[Stored data]
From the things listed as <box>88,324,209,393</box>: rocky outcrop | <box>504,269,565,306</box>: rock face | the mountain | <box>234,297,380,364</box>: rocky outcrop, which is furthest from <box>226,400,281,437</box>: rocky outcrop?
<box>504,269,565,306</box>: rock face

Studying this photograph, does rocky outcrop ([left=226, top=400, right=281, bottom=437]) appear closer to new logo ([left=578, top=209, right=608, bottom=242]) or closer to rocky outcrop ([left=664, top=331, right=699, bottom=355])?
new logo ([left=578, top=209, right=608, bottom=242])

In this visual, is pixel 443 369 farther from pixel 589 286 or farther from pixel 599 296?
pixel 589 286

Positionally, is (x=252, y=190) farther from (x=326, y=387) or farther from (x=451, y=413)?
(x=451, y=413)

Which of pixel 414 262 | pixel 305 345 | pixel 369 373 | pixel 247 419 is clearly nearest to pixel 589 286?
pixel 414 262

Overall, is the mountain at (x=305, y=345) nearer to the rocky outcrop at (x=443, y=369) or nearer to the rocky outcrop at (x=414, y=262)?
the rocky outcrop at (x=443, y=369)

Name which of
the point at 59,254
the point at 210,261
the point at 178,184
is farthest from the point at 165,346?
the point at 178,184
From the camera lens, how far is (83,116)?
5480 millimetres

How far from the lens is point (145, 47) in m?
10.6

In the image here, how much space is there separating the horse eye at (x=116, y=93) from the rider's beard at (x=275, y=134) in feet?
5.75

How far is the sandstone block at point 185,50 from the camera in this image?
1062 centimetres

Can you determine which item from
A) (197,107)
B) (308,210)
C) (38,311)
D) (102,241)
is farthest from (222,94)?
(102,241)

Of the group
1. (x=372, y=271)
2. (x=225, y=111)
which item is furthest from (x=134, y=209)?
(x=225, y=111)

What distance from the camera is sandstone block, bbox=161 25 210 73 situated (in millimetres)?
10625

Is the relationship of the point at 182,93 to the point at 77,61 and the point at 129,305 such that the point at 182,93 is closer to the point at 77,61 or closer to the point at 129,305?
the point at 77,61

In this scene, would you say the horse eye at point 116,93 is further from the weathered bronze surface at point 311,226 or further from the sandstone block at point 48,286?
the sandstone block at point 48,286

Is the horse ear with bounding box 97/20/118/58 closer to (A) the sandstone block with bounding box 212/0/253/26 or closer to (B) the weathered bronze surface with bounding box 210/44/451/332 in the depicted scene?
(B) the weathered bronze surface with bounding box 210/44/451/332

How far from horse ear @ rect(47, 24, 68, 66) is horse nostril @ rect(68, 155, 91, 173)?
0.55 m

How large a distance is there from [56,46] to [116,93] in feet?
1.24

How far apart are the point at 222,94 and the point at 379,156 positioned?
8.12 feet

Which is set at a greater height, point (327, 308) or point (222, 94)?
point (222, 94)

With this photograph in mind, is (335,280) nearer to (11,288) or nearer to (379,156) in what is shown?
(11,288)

==

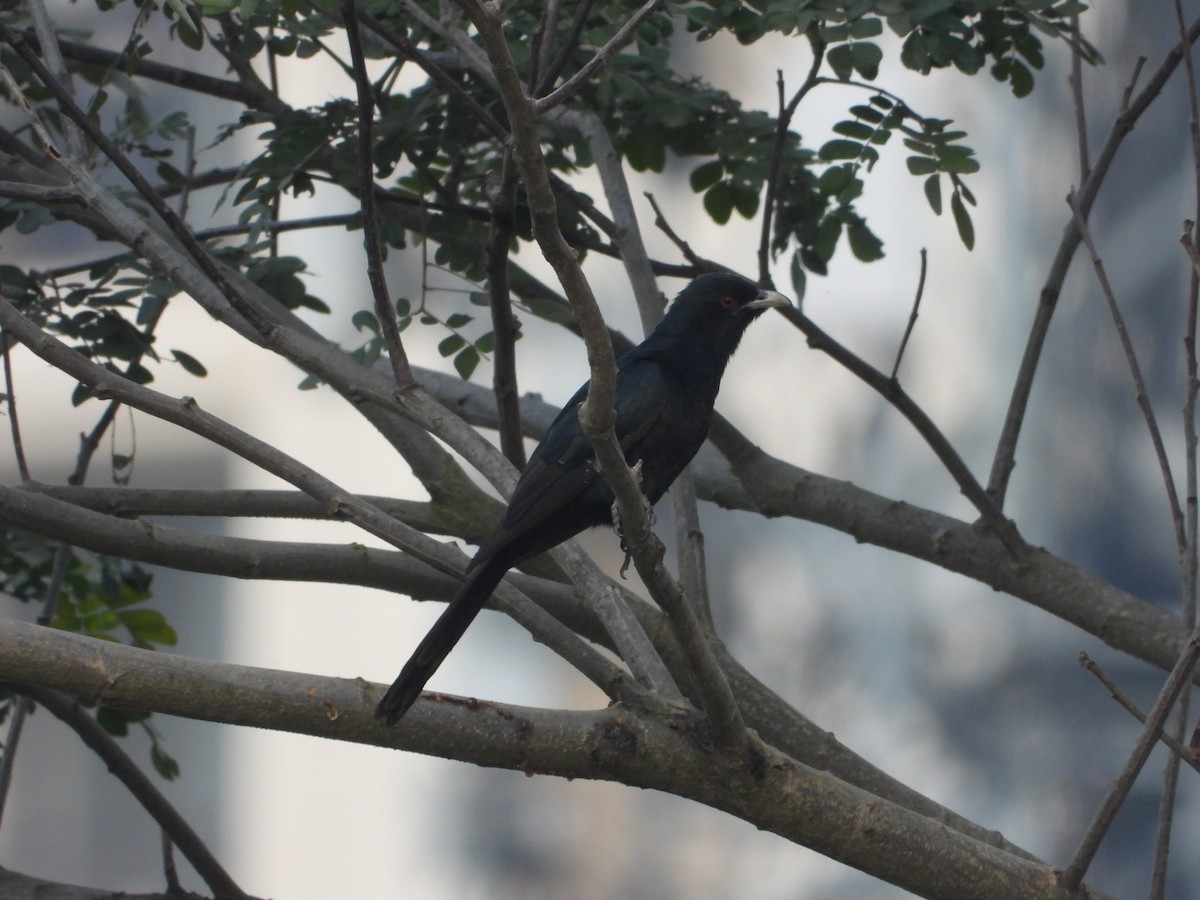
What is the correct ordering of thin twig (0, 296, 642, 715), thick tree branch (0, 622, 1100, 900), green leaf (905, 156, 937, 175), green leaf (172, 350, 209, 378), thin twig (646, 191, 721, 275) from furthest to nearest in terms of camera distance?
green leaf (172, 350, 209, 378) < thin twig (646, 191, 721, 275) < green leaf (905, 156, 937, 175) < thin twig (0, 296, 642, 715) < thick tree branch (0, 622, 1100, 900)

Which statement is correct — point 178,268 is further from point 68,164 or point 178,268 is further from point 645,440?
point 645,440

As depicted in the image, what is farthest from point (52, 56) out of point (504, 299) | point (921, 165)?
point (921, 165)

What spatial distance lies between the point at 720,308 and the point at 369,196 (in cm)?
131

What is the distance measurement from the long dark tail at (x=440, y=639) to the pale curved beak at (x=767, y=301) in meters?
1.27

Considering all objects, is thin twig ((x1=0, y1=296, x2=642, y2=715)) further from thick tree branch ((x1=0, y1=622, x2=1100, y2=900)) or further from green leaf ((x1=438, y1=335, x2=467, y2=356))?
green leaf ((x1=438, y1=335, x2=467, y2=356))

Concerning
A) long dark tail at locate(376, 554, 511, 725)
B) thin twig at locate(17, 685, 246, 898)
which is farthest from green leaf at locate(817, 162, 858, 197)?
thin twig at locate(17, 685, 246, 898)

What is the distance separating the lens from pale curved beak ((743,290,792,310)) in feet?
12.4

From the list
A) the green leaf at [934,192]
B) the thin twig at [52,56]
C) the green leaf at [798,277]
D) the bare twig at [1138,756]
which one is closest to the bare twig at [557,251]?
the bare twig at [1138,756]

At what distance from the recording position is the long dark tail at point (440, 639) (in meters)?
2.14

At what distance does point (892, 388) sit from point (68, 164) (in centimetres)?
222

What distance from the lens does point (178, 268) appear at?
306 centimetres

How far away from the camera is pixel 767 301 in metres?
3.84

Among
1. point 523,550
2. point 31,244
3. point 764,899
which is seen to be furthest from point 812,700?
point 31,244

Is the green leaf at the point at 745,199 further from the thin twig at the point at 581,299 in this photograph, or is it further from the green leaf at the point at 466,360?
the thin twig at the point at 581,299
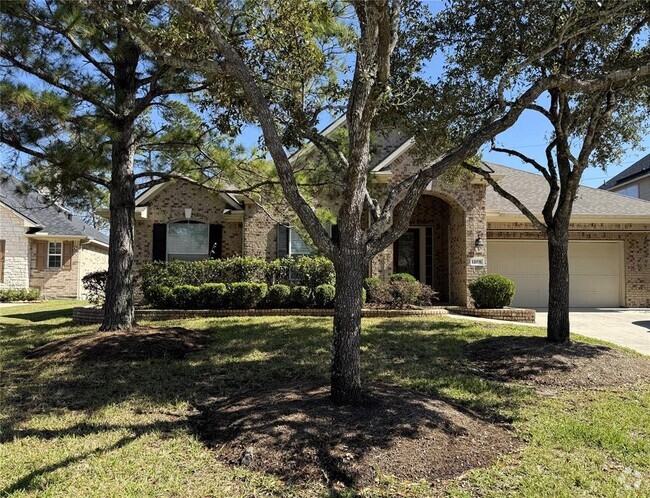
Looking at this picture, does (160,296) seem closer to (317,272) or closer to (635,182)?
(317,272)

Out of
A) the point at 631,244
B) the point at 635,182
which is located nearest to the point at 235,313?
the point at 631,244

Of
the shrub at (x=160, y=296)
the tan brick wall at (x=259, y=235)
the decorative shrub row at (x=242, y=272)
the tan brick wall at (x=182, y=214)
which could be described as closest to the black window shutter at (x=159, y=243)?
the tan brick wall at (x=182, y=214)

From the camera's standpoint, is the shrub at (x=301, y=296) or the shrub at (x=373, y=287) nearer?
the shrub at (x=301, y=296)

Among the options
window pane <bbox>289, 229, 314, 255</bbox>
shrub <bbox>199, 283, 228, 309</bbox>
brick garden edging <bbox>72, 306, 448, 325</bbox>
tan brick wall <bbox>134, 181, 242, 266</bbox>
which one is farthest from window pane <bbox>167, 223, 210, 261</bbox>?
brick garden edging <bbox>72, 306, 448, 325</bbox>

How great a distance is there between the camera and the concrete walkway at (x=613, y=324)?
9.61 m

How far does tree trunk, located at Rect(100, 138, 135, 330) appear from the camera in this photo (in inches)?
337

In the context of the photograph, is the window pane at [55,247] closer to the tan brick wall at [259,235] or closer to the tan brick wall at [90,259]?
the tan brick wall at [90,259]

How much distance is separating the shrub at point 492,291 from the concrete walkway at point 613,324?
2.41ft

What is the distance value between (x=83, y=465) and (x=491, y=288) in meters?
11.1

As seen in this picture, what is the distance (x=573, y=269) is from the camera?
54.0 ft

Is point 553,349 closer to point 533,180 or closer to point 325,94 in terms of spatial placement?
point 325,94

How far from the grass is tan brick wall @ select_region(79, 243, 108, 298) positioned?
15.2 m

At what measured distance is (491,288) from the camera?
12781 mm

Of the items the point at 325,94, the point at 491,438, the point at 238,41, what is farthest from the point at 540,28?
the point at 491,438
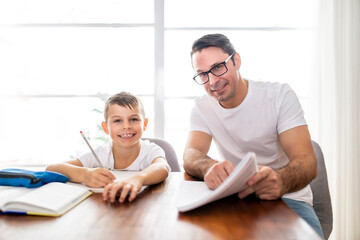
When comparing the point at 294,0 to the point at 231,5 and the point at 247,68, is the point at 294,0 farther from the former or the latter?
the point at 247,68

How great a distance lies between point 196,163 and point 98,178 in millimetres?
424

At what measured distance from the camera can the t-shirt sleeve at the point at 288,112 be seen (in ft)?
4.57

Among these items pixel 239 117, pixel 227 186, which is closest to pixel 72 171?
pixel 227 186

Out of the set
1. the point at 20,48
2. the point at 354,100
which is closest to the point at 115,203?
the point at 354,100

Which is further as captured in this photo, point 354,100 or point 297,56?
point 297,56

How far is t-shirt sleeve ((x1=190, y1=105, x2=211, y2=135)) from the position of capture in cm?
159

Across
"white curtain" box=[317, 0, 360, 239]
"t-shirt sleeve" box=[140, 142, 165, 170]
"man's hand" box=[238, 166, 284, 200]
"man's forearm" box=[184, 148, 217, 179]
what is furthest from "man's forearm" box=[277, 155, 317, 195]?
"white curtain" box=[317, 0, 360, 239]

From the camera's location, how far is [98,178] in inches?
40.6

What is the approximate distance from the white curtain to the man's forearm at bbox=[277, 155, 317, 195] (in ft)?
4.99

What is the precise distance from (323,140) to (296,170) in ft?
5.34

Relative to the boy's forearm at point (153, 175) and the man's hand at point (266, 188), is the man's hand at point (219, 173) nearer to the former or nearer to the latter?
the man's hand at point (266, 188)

...

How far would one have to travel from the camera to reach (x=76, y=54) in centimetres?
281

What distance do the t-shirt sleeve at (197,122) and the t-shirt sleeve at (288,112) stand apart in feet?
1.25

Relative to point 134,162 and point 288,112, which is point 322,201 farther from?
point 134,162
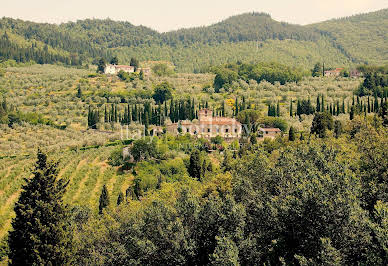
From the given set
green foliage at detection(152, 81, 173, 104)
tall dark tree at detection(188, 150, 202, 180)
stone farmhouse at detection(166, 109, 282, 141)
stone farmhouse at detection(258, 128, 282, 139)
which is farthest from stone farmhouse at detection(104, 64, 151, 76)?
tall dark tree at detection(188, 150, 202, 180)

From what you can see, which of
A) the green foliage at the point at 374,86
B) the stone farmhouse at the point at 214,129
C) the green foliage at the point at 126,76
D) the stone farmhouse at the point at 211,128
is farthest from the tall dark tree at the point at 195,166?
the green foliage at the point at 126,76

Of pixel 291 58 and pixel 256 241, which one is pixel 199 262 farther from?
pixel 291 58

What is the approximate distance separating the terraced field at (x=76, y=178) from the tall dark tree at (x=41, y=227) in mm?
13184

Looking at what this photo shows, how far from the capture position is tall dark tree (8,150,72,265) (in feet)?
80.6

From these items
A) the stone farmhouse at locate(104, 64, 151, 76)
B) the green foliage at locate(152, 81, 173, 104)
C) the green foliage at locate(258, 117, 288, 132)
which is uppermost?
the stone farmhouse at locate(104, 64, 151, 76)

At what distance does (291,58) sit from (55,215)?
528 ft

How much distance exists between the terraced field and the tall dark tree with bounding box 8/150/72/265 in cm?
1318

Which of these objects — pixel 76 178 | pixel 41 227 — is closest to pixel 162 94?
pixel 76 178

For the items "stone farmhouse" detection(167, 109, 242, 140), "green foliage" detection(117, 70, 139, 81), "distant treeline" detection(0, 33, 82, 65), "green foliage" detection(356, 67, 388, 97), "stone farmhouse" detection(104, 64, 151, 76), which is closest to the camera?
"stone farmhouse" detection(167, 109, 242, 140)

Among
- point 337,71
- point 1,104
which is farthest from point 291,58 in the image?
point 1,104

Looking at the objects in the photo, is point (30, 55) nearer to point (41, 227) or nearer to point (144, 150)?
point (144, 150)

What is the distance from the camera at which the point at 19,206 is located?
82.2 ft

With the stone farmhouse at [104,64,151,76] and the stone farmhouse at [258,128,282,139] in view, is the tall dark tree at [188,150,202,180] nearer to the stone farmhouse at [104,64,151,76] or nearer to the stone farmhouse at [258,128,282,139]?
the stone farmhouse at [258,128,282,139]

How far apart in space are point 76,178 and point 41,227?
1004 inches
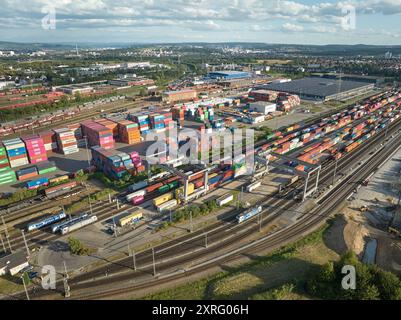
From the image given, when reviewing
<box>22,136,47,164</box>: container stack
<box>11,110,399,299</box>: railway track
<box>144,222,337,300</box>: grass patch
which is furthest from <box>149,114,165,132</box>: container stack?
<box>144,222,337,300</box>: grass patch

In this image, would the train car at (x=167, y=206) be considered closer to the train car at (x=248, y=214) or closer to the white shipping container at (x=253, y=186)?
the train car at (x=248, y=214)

*Given instruction*
Reproduce the lines of the stored data verbatim, starting with the line containing "How far from the lens" and ending after the line containing "1062 centimetres".

*The reply*
How far from the lens is point (145, 47) in m?
10.6

In the image here, how much space is there separating the horse eye at (x=116, y=93) from the rider's beard at (x=275, y=134) in feet?
5.75

How far is the sandstone block at point 185,50 from the camera in this image?
1062 centimetres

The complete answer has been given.